Эрик резко поднялся с дивана, крепко прижимая к себе дочь:
— Я повторяю, на сегодня уже достаточно.
Бекки посмотрела на него широко раскрытыми встревоженными глазами. Эрик заставил себя успокоиться и погладил руку дочери. Затем снова посмотрел на журналистку.
Судя по тому, как Лорел начала быстро собирать вещи и укладывать их во вместительную сумку, она сама поняла, что зашла слишком далеко. Однако на пути к дверям девушка на мгновение все-таки замешкалась:
— Я пока еще не закончила работу, Эрик, но потом мы можем… ну, сами понимаете. Где-нибудь выпить или еще что-нибудь.
— Или еще что-нибудь, — холодно повторил Диллон. После ухода Лорел Эрик успокоил Бекки, отправил ее поиграть вместе с сестрой, а сам в это время сделал несколько телефонных звонков. Закончив, он направился в просторную комнату, занимаемую дочерьми, и кивнул Кармен, предоставив ей долгожданную передышку. Пройдя в глубь комнаты, Эрик стал смотреть, как Бекки, сидя за низким столиком, терпеливо рисует пальцем красные круги на специальной белой бумаге.
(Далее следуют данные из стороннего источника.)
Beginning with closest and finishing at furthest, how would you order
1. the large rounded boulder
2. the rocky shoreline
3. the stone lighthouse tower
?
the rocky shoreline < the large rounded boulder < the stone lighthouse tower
Переезды с девочками по всей стране в течение последних трех месяцев оказались непростым делом. Каждый раз в номере отеля устанавливалось оборудование для игр и разноцветные пластиковые молочные контейнеры с игрушками и книжками. Ребекку надо было устраивать в специальную школу и к логопеду, а Рейчел — в частный детский садик. Но Эрик верил, что преимущества пребывания дочерей рядом с ним перевешивают неудобства, связанные с необходимостью постоянно срывать их с места.
Рейчел, которой уже наскучило рисовать смывающимися красками, решила поупражняться в кувырках «колесом». В комнате было слишком много мебели, и Эрику недолго пришлось ждать неизбежного результата. После очередной попытки девочка ударилась пяткой о край пластикового контейнера и отчаянно заревела.
Эрик присел рядом с ней:
— Не плачь! Дай я потру ножку.
Рейчел посмотрела на отца и решила переложить часть ответственности за свою гимнастическую неудачу на него:
— Папа, это ты все испортил! У меня все отлично получалось, пока ты не пришел! Это ты виноват!
Эрик приподнял бровь, показывая дочери, что тут его не проведешь.
Но Рейчел была одной из немногих, кого никак не смущала подобная мимика отца, и она в ответ тоже приподняла бровь-
— Эти кувырки — сплошная глупость!
— Ну-ну, — уклончиво ответил Эрик. — Во всяком случае, делать их в подобном месте — не самое лучшее занятие.
Эрик выпрямился, подошел сзади к Бекки и погладил ее по шейке:
— Хорошая работа, дружок. Когда рисунок высохнет, отдашь его мне — я повешу его в своей гримерной в театре. — Он повернулся к Рейчел: — Покажи мне свой рисунок!